Dataset rows:

_____

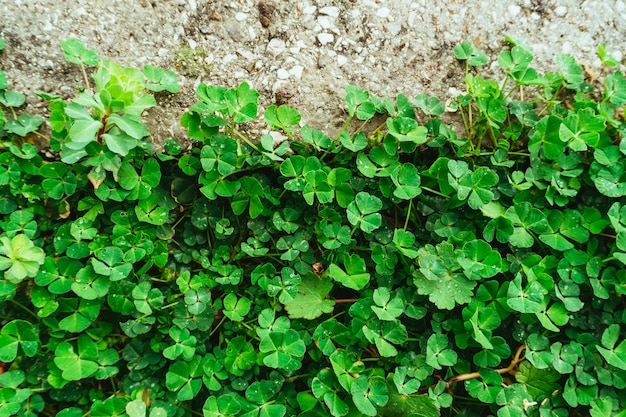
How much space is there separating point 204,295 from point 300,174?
683mm

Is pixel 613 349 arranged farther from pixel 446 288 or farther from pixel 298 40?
pixel 298 40

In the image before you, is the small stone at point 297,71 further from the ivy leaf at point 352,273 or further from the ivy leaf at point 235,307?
the ivy leaf at point 235,307

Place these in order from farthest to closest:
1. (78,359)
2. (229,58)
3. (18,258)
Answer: (229,58)
(78,359)
(18,258)

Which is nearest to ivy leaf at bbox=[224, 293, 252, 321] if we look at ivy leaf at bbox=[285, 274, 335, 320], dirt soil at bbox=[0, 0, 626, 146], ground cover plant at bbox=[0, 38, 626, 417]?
ground cover plant at bbox=[0, 38, 626, 417]

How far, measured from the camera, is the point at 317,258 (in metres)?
2.42

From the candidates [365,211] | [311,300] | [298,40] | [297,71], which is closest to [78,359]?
[311,300]

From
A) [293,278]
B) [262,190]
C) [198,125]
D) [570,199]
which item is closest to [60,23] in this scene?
[198,125]

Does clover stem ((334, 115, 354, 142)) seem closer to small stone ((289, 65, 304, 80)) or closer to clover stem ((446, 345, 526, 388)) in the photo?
small stone ((289, 65, 304, 80))

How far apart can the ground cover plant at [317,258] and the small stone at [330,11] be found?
0.43m

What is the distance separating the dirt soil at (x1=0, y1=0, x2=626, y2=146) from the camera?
90.5 inches

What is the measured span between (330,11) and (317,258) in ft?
3.83

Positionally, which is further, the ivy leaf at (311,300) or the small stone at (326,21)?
the small stone at (326,21)

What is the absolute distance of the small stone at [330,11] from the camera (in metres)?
2.42

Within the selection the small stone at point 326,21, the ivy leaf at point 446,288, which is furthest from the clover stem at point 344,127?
the ivy leaf at point 446,288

_____

Copy out every line above word for word, omitting the picture.

Correct result
How much space is there separating point 204,295 from point 300,174?
683mm

Is pixel 613 349 arranged farther from pixel 446 288 or farther from pixel 298 40?
pixel 298 40

In the image before you, is the small stone at point 297,71 further from the ivy leaf at point 352,273 or further from the ivy leaf at point 235,307?
the ivy leaf at point 235,307

Place these in order from farthest to closest:
1. (78,359)
2. (229,58)
3. (18,258)
Answer: (229,58)
(78,359)
(18,258)

Which is nearest to ivy leaf at bbox=[224, 293, 252, 321] if we look at ivy leaf at bbox=[285, 274, 335, 320], dirt soil at bbox=[0, 0, 626, 146], ground cover plant at bbox=[0, 38, 626, 417]?
ground cover plant at bbox=[0, 38, 626, 417]

How far, measured from the camera, is the point at 317,258 (in metres)?
2.42

From the candidates [365,211] | [311,300] | [298,40] | [297,71], which is closest to [78,359]?
[311,300]

From
A) [293,278]
B) [262,190]
C) [198,125]
D) [570,199]
which item is closest to [60,23] in this scene?
[198,125]

Does clover stem ((334, 115, 354, 142)) seem closer to small stone ((289, 65, 304, 80)) or closer to clover stem ((446, 345, 526, 388)) in the photo?
small stone ((289, 65, 304, 80))

How far apart can the ground cover plant at [317,258] and the small stone at [330,11] be found?
0.43m

What is the distance separating the dirt soil at (x1=0, y1=0, x2=626, y2=146) from the camera?
90.5 inches

What is the measured span between (330,11) and (317,258) in ft?
3.83

Positionally, which is further, the ivy leaf at (311,300) or the small stone at (326,21)?
the small stone at (326,21)

What is the absolute distance of the small stone at [330,11] from the camera (in metres)?
2.42

Within the selection the small stone at point 326,21, the ivy leaf at point 446,288, which is furthest from the clover stem at point 344,127?
the ivy leaf at point 446,288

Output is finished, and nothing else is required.